While there’s no good record to indicate how long the song has been around, it may date almost to the beginning of the rivalry. The author of the lyrics, William Roane Aylett, Jr., graduated from the University in 1895 with his medical degree and was in his first autumn on Grounds in 1892 when the first match was played (Virginia won the first match that year in Charlottesville, Carolina the second in Atlanta). Eleven years later, the song was still in circulation, as evidenced by its presence in A. Frederick Wilson’s collected Songs of the University of Virginia (published 1906). It also appears in a 1911 football program book along with other song texts. And after that, nothing until the Songs of Virginia recording.
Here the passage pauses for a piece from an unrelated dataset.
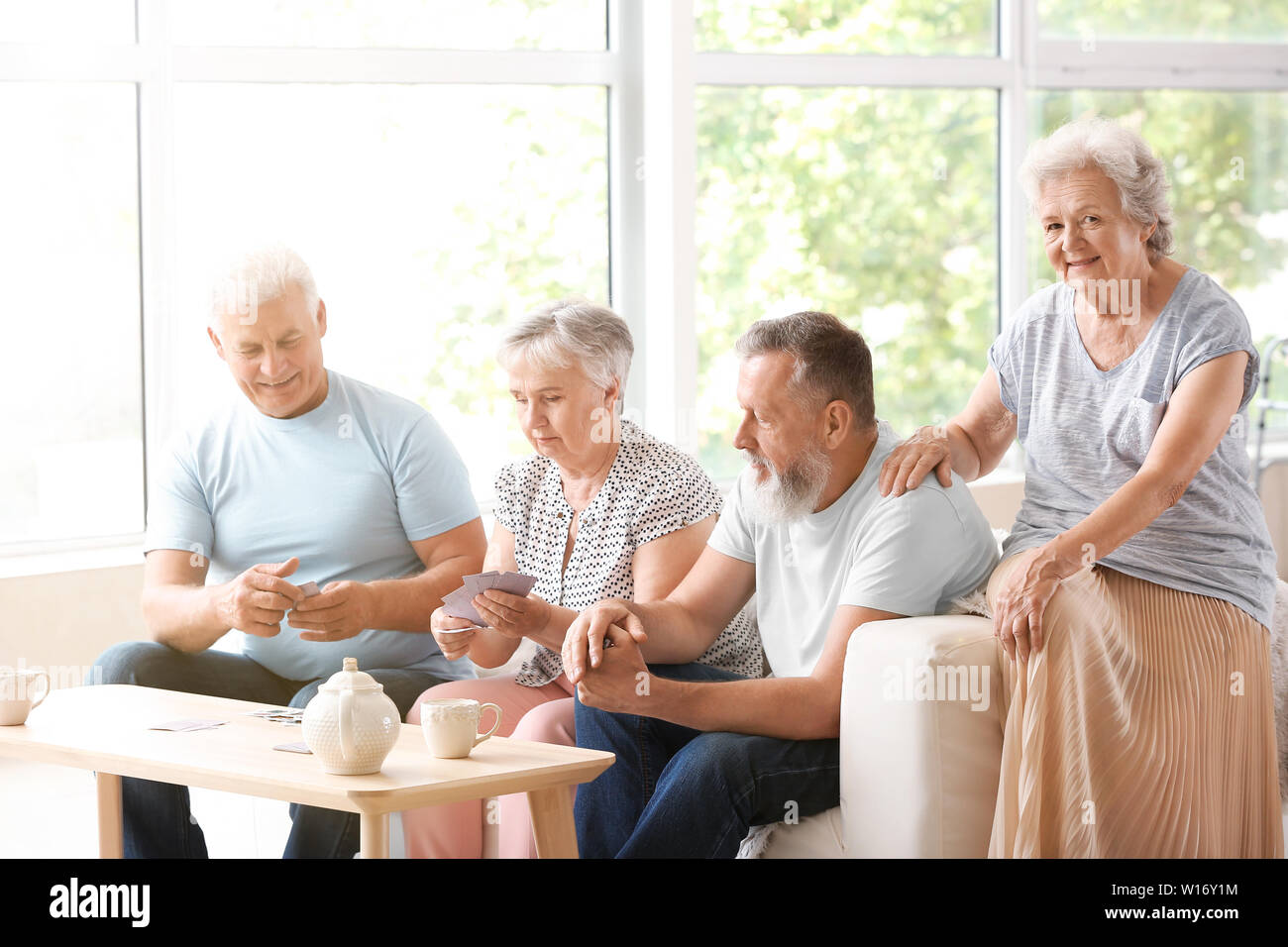 Portrait Of Elderly People Playing Cards In Nursing Home Stock Photo Alamy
There’s no evidence that the song was ever performed in a Glee Club concert, for instance–though there would have been lots of opportunities. UNC was the Virginia Glee Club’s oldest partner in its annual fall openings concerts (later “kickoff concerts”), with joint performances with the UNC Glee Club in 1953, 1954, 1955, 1956, and 1977 and with the UNC Women’s Chorus in 1988 (from the records we have handy); none of the programs mention anything about the smell of turpentine.
But the song is handy as a reminder: not only did (do) UVa students take this hundred-plus-year rivalry with the Tar Heels seriously, they also sang about it. In the bleachers. At football games.